Even though the human genome contains only about 25,000 genes, these can produce more than 150,000 different proteins, making the immense human complexity possible. One of the explanations for this contradiction is splicing, a molecular phenomenon that several research groups at the PRBB are studying.
And what is splicing? It’s a mechanism that helps reading the genes. Genes, the instructions to create an organism, are formed by some bits that make sense (full sentences or exons), and bits that are nonsense (random words or introns). Splicing eliminates introns, facilitating the reading of the instructions. Understanding splicing is fundamental, because without it, having the sequence of all genes, (the human genome) would be like having a book and not being able to read it.

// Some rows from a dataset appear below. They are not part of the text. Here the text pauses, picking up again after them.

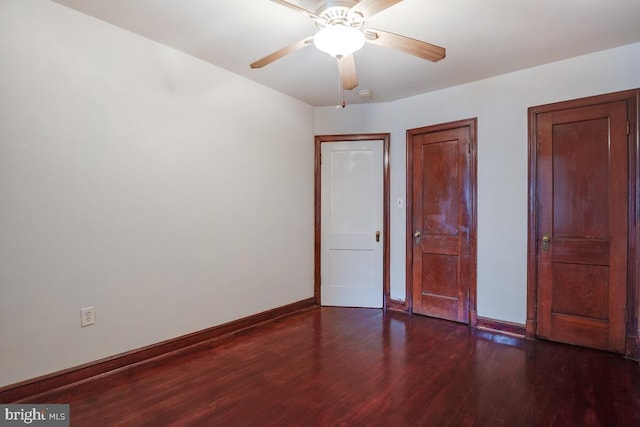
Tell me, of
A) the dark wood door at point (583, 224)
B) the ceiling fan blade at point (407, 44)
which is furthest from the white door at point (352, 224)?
the ceiling fan blade at point (407, 44)

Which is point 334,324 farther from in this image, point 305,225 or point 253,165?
point 253,165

And how does splicing help increase protein diversity? Thanks to alternative splicing, different cells, or the same cell in different conditions, can decide to include or not a specific exon (sentence) in the final instructions of a gene, the protein. And this decision modifies proteins giving them different actions, even opposite ones. The fact is that we know that nearly 30% of genetic diseases, such as neurofibromatosis, are due to splicing problems.
It is still a mystery how and why cells decide whether to include or not a specific exon in a protein. What is known is that each gene can generate between 2 and 5 different proteins – the most extreme case known is the Dscam gene from Drosophila, which can generate up to 32,000 different proteins!